Raad van State
Uitspraak
Zaaknummer: 200704256/2
Publicatie datum: maandag 23 juli 2007
Tegen: het college van burgemeester en wethouders van Dronten
Proceduresoort: Voorlopige voorziening
Rechtsgebied: Kamer 3 - Hoger Beroep - Bouwzaken
---
200704256/2.
Datum uitspraak: 23 juli 2007
AFDELING
BESTUURSRECHTSPRAAK
Uitspraak van de Voorzitter van de Afdeling bestuursrechtspraak van de
Raad van State op een verzoek om het treffen van een voorlopige
voorziening (artikel 8:81 van de Algemene wet bestuursrecht) hangende
het hoger beroep van:
de besloten vennootschap met beperkte aansprakelijkheid "Windpark
Kubbeweg B.V.", gevestigd te Biddinghuizen, gemeente Dronten,
verzoekster,
tegen de uitspraak in zaak nos. AWB 06/2712 en 07/760 van de
voorzieningenrechter van de rechtbank Zwolle-Lelystad van 15 juni 2007
in het geding tussen:
verzoekster
en
het college van burgemeester en wethouders van Dronten.
1. Procesverloop
Bij besluit van 14 juni 2006 heeft het college van burgemeester en
wethouders van Dronten (hierna: het college) aan
vrijstelling en bouwvergunning verleend voor de bouw van drie
windmolens op het perceel te .
Bij besluit van 12 december 2006 heeft het college het door
verzoekster daartegen gemaakte bezwaar ongegrond verklaard.

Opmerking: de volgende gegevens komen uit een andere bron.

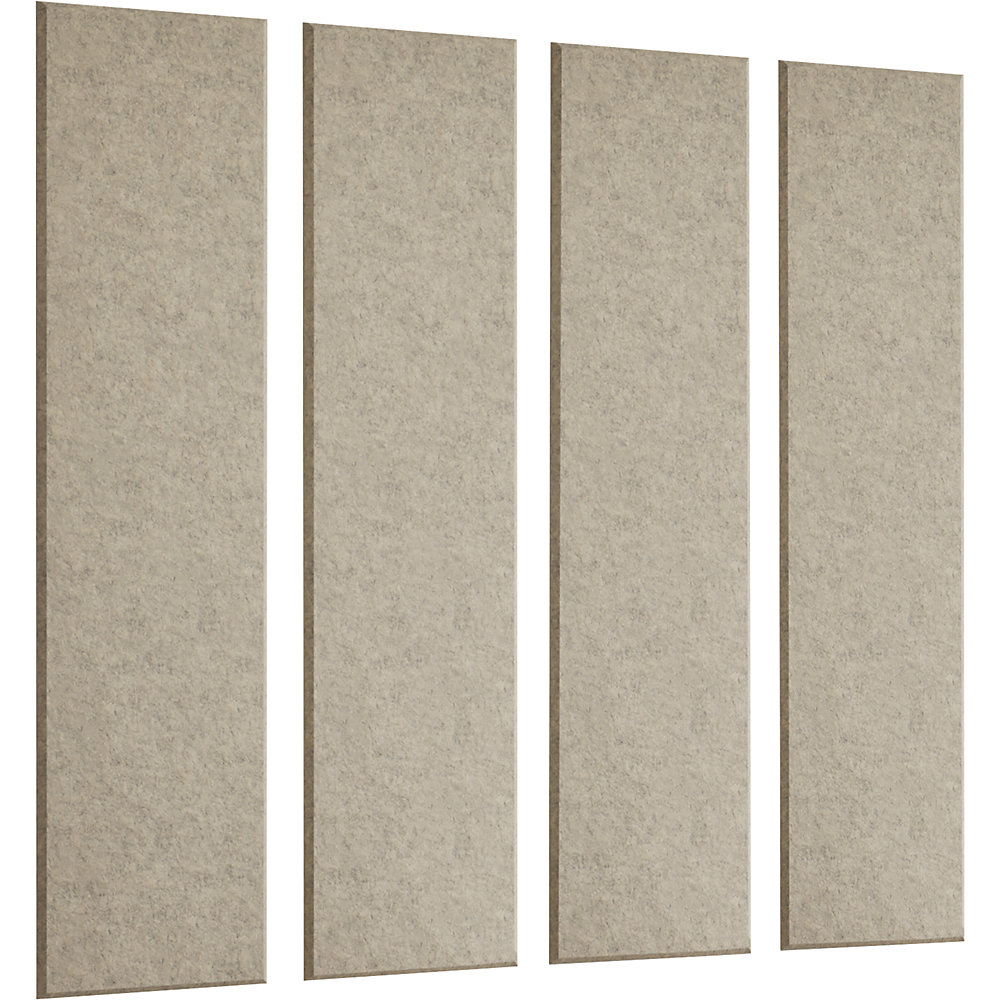 Eurokraft basic Akoestisch wandpaneel, h x b = 1200 x 300 mm, VE = 4 stuks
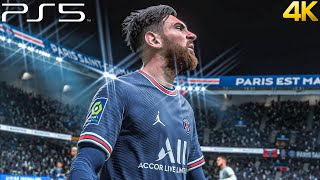 FIFA 22  Real Madrid vs Paris Saint Germain  UEFA Champions League  PS5  4K [upl. by Rezal]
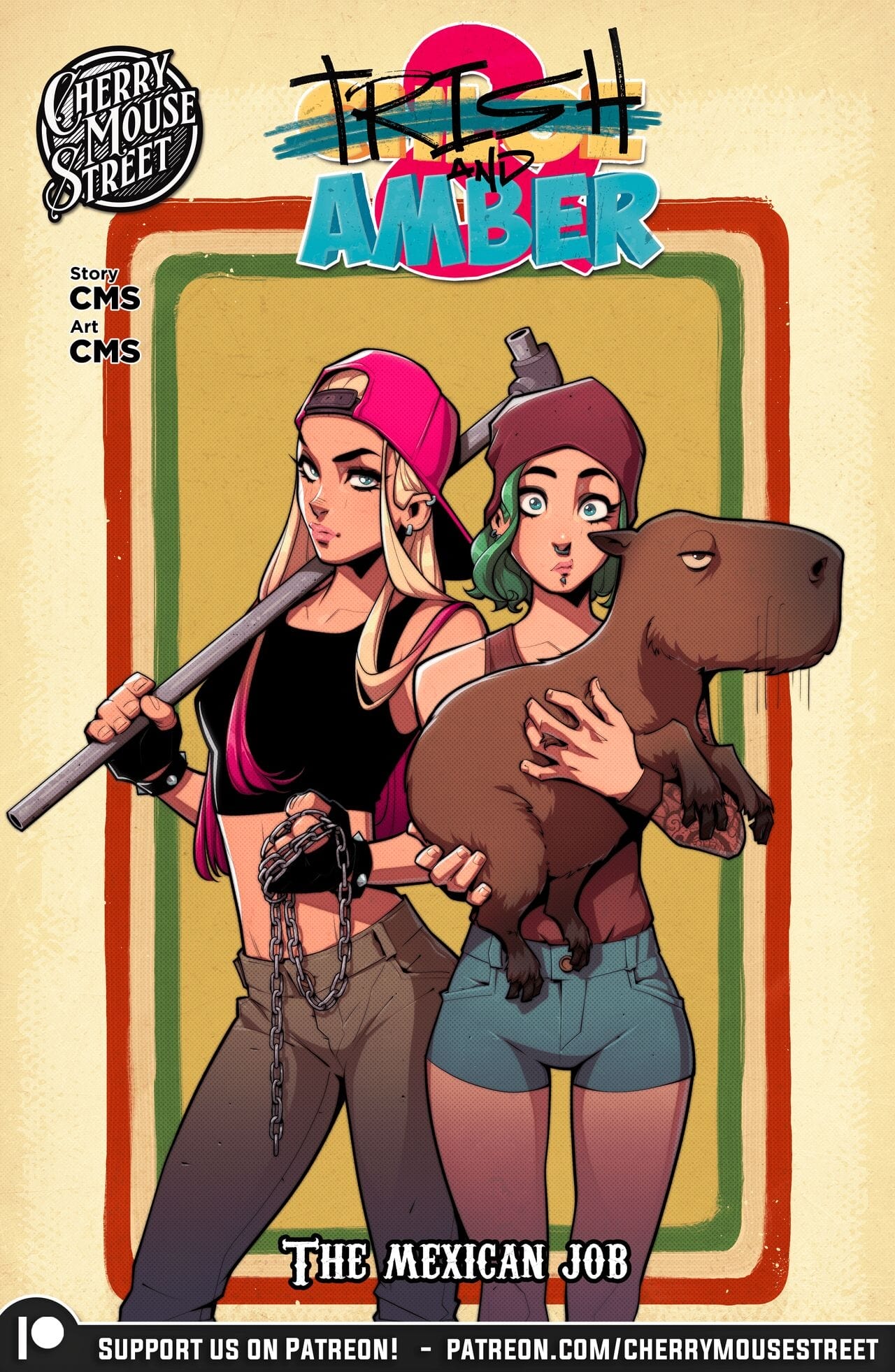 Chloe & Amber – Everybody Loves Penny! 06 – The Mexican Job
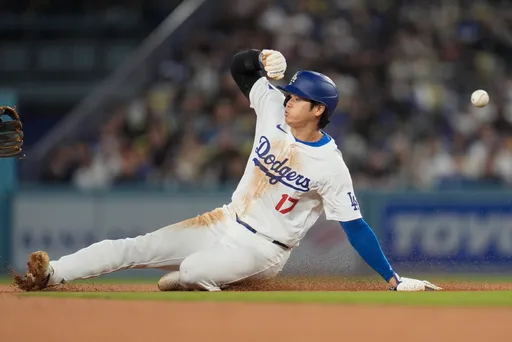 大谷翔平快腿驚人!單場2盜 本季13次盜壘全都成功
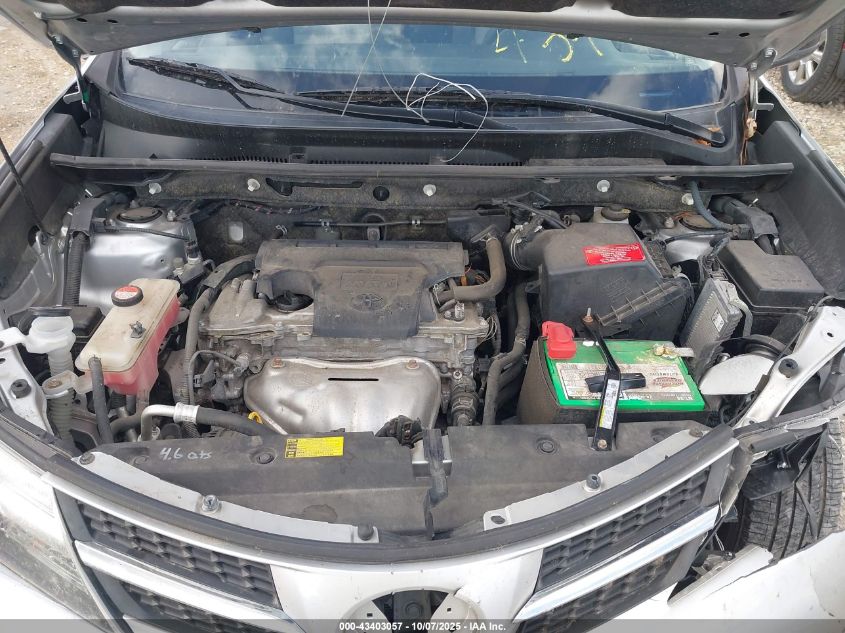 2015 Toyota Rav4 Le VIN: JTMBFREV8FJ014196 Lot: 43403057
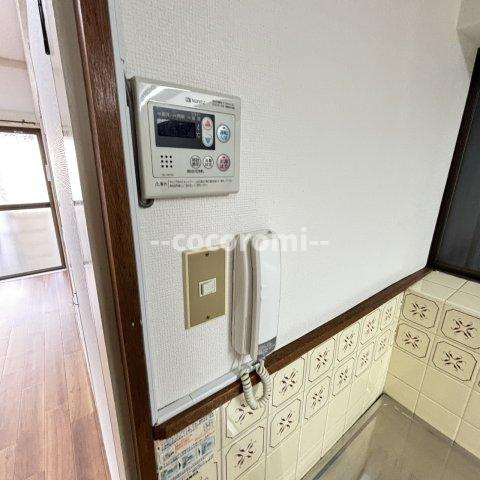 伊加賀栄町貸家のセキュリティ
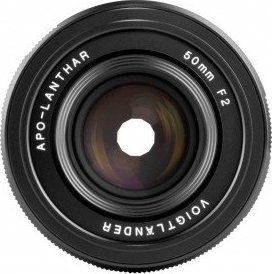 Objektiv Voigtlander 50mm F2 APO Lanthar Aspherical, E Mount, fokus manual, i zi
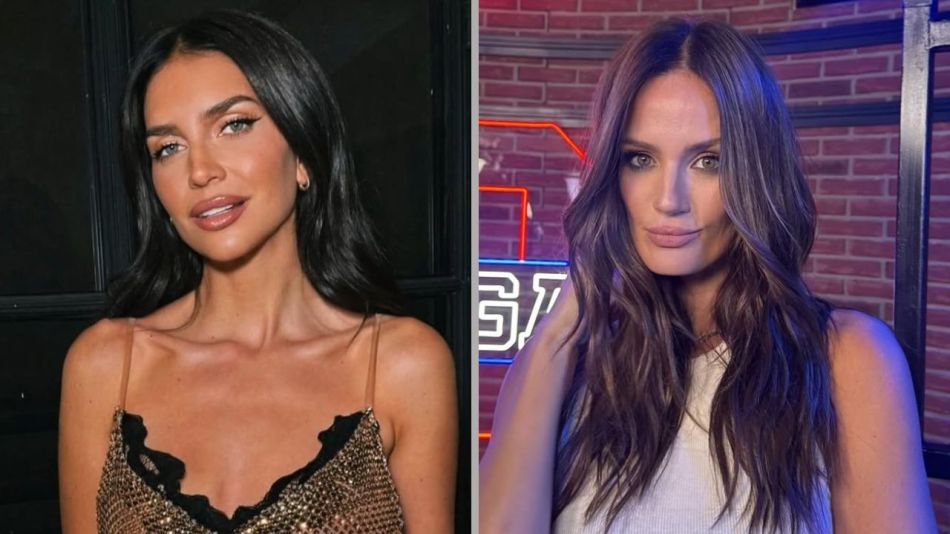 Zaira Nara y Paula Chaves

Bij uitspraak van 15 juni 2007, verzonden op dezelfde dag, heeft de
voorzieningenrechter van de rechtbank Zwolle-Lelystad, voor zover
thans van belang, het door verzoekster daartegen ingestelde beroep
gegrond verklaard, de bestreden beslissing op bezwaar vernietigd, het
door verzoekster gemaakte bezwaar niet-ontvankelijk verklaard en
bepaald dat deze uitspraak in de plaats treedt van het bestreden
besluit.
Tegen deze uitspraak heeft verzoekster bij brief van 20 juni 2007, bij
de Raad van State ingekomen op dezelfde dag, hoger beroep ingesteld.
De gronden zijn aangevuld bij brief van 29 juni 2007.
Bij brief van 29 juni 2007, bij de Raad van State ingekomen op 1 juli
2007, heeft verzoekster de Voorzitter verzocht een voorlopige
voorziening te treffen.
De Voorzitter heeft de zaak ter zitting behandeld op 12 juli 2007,
waar verzoekster, vertegenwoordigd door mr. A.M.C. Marius-van Eeghen,
advocaat te Den Haag, is verschenen.
Voorts is als partij gehoord vergunninghouder, vertegenwoordigd door
mr. ing. A.P.J. Timmermans.
2. Overwegingen
2.1. Het oordeel van de Voorzitter heeft een voorlopig karakter en is
niet bindend in de bodemprocedure.
2.2. De vraag of verzoekster belanghebbende is bij het besluit van 14
juni 2006 in de zin van artikel 1:2, eerste lid, van de Algemene wet
bestuursrecht leent zich minder goed voor beantwoording in deze
procedure. Hetgeen verzoekster heeft aangevoerd, geeft op voorhand
evenwel geen aanleiding voor het oordeel dat de aangevallen uitspraak
in de bodemprocedure niet in stand zal blijven, althans dat
uiteindelijk zal blijken dat de vrijstelling en bouwvergunning niet
mochten worden verleend. Gelet hierop en op het financiële belang van
vergunninghouder bij de bouw van de drie windmolens, ziet de
Voorzitter geen aanleiding voor het treffen van een voorlopige
voorziening.
2.3. Het verzoek dient te worden afgewezen.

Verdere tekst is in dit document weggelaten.